У деда осталось в доме несколько книг москвича. Бережно хранил их. «Вдруг приедет», – говорил, не особо надеясь на такой исход.
Ух, обрадовался, когда пришла открытка из столицы, профессор поздравлял с Новым годом. Николай уже читать умел, дед и учил ещё до школы. На открытке был нарисована Спасская башня кремля с часами. На обороте поздравление красивым почерком.
– Живой! – радовался дед. – Я грешным делом думал: упекли на Соловки за дезертирство! Или того хуже!
Открытка пришла после смерти Сталина.
Смерть вождя Коля хорошо помнил. В Якше стоял большой двухэтажный дом. Единственный двухэтажный в деревне. На века срубленный из листвяка он объединял в своих стенах два направления человеческого бытия – труд и культурный отдых. На первом этаже размещался клуб, на втором – колхозная контора. В контору прямо с улицы вела большая, метра в два шириной, лестница. В конторе стоял большой ламповый приёмник. Едва не вся деревня собралась вокруг него в тот мартовский день, тут же с мальчишками крутился Коля. Радио объявило о смерти вождя. Плакали не только женщины, суровые бородатые мужики вытирали слёзы. Ту картину Николай Мефодьевич всегда вспоминал, когда говорили о Сталине-тиране. И ещё в памяти услышанное от деда, это когда Сталина поносить стали, он говорил, что когда царь отрёкся – никто не плакал в деревне, растерянность была, как дальше-то, но не плакали.
В пятьдесят девятом, мама решила уехать из Якши. Группа односельчан надумала сдвинуться с места, жизнь заставляла. Началось укрупнение хозяйств, их колхоз превратили в отделение и присоединили к колхозу в Ярцево.
К тому времени дед Трофим умер, сестра Серафима вышла замуж, уехала ближе к Енисейску. Правда, в ещё большую глушь, муж пасечник, в тайге жили. Электричества не было, но детей Серафима одиннадцать человек нарожала.
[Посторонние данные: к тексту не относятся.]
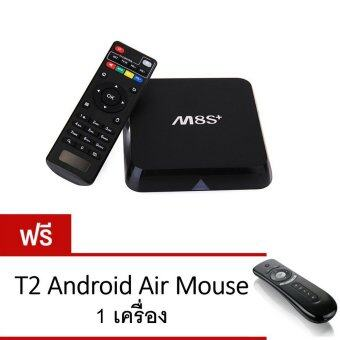 M8S M8S+ Android 5.1.1 TV Box Ipplaybox Quad Core 3D-4K Ultra HD2160p (Black) แถมฟรี Android Air Mouse T2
Старший брат Виктор тоже обзавёлся семьёй, жена учительница, работала в том же Енисейском районе, в Николино. Поближе к сыну надумала мама перебраться. Все надежды на второго мужа окончательно потеряла – выучившись, не вернулся к неучёной.
Уезжать из Якшей в то время – целая история. Таёжный тупик. Добираться до Никулино предстояло на перекладных: на самолёте до Ярцево, дальше по Енисею. Корову-кормилицу на самолёте не переправишь. Кто-то скажет, продала бы да на месте другую купила. Легко сказать – в Никулино коровы ценились дороже, как-никак другого ранга деревня, ближе к цивилизации, да и жалко свою скотинку. Костя, ему уже было восемнадцать, погнал корову напрямки через тайгу. Не один, другим переселенцам тоже надо было своих бурёнок и другую скотинку переправлять, группа мужиков проводила эту операцию.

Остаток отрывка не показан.